> **Things to do**:
(1) According to the passage on hotel capital stacks, which hotels in Italy will be the most liquid?
(2) Repeat the passage on hotel capital stacks word for word, beginning at "At what cost" and stopping after "the business plan?".

> **Passage provided**:

For Italy, the message is clear: the most liquid hotels will not necessarily be the most beautiful or iconic, but those that are best documented, best positioned and easiest to underwrite in terms of return.
Capital stack: the hotel transaction from the perspective of capital
A hotel is not acquired with one single form of capital. It is acquired through a financial structure.
A typical transaction may include equity, senior debt, potential mezzanine debt, capex funding, operating reserves and transaction costs. The investor’s return depends on how these elements interact.
A professional buyer does not simply ask: “How much does the hotel cost?”
The real questions are different.
How much equity must be invested?
How much debt can the asset support?
At what cost can financing be obtained?
What capex is required?
What normalised EBITDA does the hotel generate today?
What stabilised EBITDA can it generate after the business plan?
What DSCR can be maintained?
What net return on equity can be achieved?
At what yield or multiple can the asset be exited?
This is the difference between buying a property and structuring an investment.

> **Information given**:

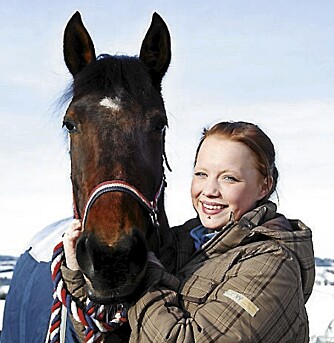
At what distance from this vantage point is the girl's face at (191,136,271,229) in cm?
266

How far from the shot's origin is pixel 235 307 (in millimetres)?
2291

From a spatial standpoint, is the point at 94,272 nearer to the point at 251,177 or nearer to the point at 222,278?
the point at 222,278

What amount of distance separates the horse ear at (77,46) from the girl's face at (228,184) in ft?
2.29

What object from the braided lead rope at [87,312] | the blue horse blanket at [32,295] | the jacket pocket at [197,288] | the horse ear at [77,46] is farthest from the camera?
the blue horse blanket at [32,295]

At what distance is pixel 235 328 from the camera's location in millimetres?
2260

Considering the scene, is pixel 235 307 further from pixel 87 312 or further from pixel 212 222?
pixel 87 312

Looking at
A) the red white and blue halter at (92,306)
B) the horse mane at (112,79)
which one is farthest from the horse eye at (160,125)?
the red white and blue halter at (92,306)

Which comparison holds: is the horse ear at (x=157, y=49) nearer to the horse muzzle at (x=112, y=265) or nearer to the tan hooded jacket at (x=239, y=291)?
the tan hooded jacket at (x=239, y=291)

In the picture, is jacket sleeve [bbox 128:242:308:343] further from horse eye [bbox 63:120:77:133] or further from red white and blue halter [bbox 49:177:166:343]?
horse eye [bbox 63:120:77:133]

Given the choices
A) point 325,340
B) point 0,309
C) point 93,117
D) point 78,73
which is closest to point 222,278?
point 93,117

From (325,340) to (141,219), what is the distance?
5.43 metres

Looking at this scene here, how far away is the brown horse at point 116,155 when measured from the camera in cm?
233

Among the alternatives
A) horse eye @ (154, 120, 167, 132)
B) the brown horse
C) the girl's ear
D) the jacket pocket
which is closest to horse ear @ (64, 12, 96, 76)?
the brown horse

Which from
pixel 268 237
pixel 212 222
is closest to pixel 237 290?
pixel 268 237
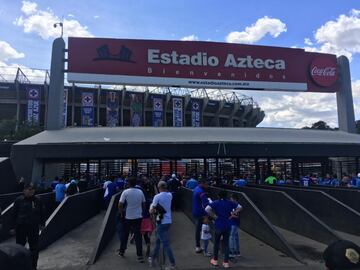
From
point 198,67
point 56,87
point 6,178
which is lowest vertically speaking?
point 6,178

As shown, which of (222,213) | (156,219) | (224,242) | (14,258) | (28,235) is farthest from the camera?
(156,219)

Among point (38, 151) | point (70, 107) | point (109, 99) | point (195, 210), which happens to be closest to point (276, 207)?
point (195, 210)

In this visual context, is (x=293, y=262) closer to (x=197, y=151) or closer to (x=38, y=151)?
(x=197, y=151)

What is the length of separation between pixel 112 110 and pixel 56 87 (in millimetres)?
31505

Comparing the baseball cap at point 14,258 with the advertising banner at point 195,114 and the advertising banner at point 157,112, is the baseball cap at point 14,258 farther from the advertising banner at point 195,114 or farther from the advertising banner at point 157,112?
the advertising banner at point 195,114

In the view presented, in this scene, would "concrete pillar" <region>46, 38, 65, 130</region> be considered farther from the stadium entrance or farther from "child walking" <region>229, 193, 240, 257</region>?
"child walking" <region>229, 193, 240, 257</region>

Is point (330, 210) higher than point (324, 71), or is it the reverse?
point (324, 71)

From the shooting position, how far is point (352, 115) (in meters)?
29.3

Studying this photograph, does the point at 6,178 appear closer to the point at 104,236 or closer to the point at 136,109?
the point at 104,236

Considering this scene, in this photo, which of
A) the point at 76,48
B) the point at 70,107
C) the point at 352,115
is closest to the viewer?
the point at 76,48

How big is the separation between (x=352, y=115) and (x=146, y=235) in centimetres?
2380

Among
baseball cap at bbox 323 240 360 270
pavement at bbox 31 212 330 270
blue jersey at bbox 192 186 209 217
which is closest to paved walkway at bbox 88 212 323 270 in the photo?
pavement at bbox 31 212 330 270

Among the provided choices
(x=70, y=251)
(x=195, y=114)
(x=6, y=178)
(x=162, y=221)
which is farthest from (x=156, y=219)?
(x=195, y=114)

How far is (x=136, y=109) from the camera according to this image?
61.5 meters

> **Numbered responses**:
(1) Those that are best documented, best positioned and easiest to underwrite in terms of return.

(2)
At what cost can financing be obtained?
What capex is required?
What normalised EBITDA does the hotel generate today?
What stabilised EBITDA can it generate after the business plan?